William Maves got through three years in Vietnam without one.
The 59-year-old Edgerton, Wis., resident and Wisconsin National Guard soldier was wounded March 5, 2005, in Iraq when a roadside bomb destroyed his Humvee and sent shrapnel into his back and neck.
They were the lucky ones. They came home.
First Lt. Nick Dewhirst, Wisconsin’s latest Purple Heart recipient, was killed July 20 in Afghanistan.
All of Wisconsin’s veterans wounded and killed in combat were honored Thursday at a ceremony in La Crosse’s Riverside Park.
The Military Order of the Purple Heart has 882 Wisconsin members, although not all recipients belong to the organization. Neither the order nor the Wisconsin Department of Veterans Affairs track how many people have received the medal.
About two dozen Purple Heart recipients — mostly World War II veterans — who attended the event were recognized for their sacrifices. Randy Dewhirst of Onalaska attended on behalf of his son.

> _Your task_:
Copy out the passage above about Wisconsin's Purple Heart recipients in full, word for word.

> _Recorded data_:

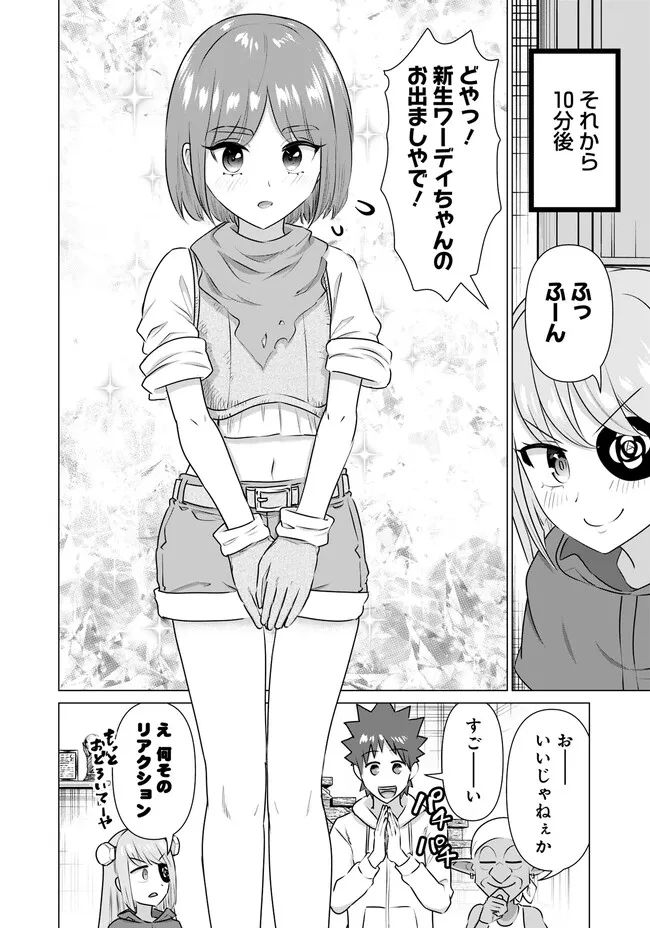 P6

> _Result for this exercise_:
William Maves got through three years in Vietnam without one.
The 59-year-old Edgerton, Wis., resident and Wisconsin National Guard soldier was wounded March 5, 2005, in Iraq when a roadside bomb destroyed his Humvee and sent shrapnel into his back and neck.
They were the lucky ones. They came home.
First Lt. Nick Dewhirst, Wisconsin’s latest Purple Heart recipient, was killed July 20 in Afghanistan.
All of Wisconsin’s veterans wounded and killed in combat were honored Thursday at a ceremony in La Crosse’s Riverside Park.
The Military Order of the Purple Heart has 882 Wisconsin members, although not all recipients belong to the organization. Neither the order nor the Wisconsin Department of Veterans Affairs track how many people have received the medal.
About two dozen Purple Heart recipients — mostly World War II veterans — who attended the event were recognized for their sacrifices. Randy Dewhirst of Onalaska attended on behalf of his son.